The home side’s first try came in relatively innocuous circumstances, a counter-ruck that tuned over what should have been Italian possession into a Scottish opportunity.
Greig Laidlaw snaffled possession and his halfback partner Finn Russell's cross-kick was wonderfully precise, teeing up Blair Kinghorn for the first of his hat-trick of tries, the first by a Scot in the Six Nations, matching the feat of another Scottish wing Iwan Tukalo – against Ireland at Murrayfield in 1989 – in a previous incarnation of the tournament.
Creative force
It was apposite that Russell was the creative force behind the try because it was a role that sat easily on his shoulders for the afternoon. Ulster demonstrated in the Champions Cup that the in-form Racing 92 playmaker can be harried into error but under no real pressure from Italy he was at his imperious best.
Russell always had options and that allowed him to dip into his impressive repertoire, whether entrusting possession to his big, ball-carrying pack in the frontline as part of a softening up process or operating behind the screen of forwards. Italy never got to him, never applied any pressure and they paid a substantial tariff as a result.
When the Scottish outhalf is afforded time and space he possesses the talent to hurt teams and that’s exactly what he did to the Italians. Kinghorn’s second try once again had Russell at its epicentre, a “contra-flow” move from a scrum; Russell changed direction on to switch play against the grain and then worked on the wraparound to provide a telling incision.

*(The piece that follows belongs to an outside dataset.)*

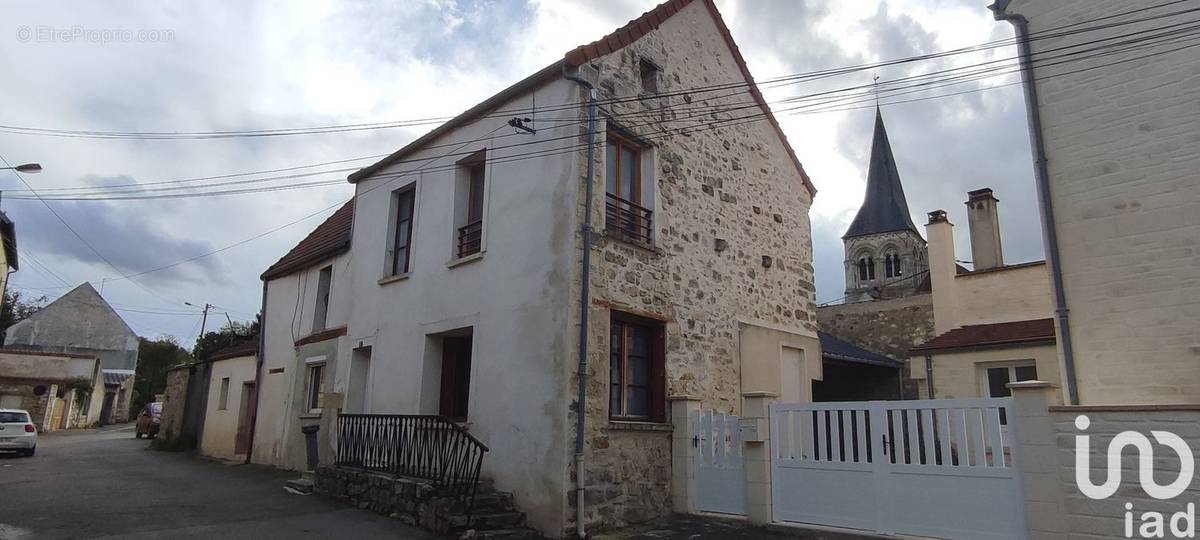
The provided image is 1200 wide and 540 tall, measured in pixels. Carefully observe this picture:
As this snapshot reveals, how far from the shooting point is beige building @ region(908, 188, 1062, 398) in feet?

Russell had an aide-de-comp in the creativity stakes in Stuart Hogg, the fullback chipping in with his 19th international try but also a kicking game that caused the Italians huge problems. Conor O’Shea’s charges did little to help themselves for 60 minutes; static and lateral in possession and orientation Italian faces bore all the animation of a captain’s run rather than a Test match.
There were imperfections in the Scottish performance before the lacklustre finale; their box-kicking lacked accuracy, the scrum proved a fractious contest and they were occasionally understaffed at rucks. Ireland coach Joe Schmidt was handed some areas that his team might exploit at Murrayfield next Saturday.
Torment
Russell and Hogg continued to torment the Italians, both luxuriating in a pressure-free pocket behind the front line, changing not alone the point of attack but switching between hard-carrying forwards and the more fleet-footed in behind. They also employed a varied kicking game, short and long, that caused the Italians huge problems.
The home side escaped to 33-3 on the scoreboard before Townsend decided to withdraw some of his prized assets on 57 minutes and at irregular intervals afterwards until the bench lay bare. It proved a watershed moment in the match, along with Berghan’s sabbatical, the Italians responded by helping themselves to 17 unanswered points.
The Scots went walkabouts mentally and physically, slipping off tackles in conceding three soft tries. A key for Ireland will be to get to Russell something that the Italians couldn’t manage, the outhalf hidden in plain sight and allowed to do as he pleased. If Ireland afford him the same courtesy the Parisian-based pivot could make it a long afternoon next Saturday for the visitors.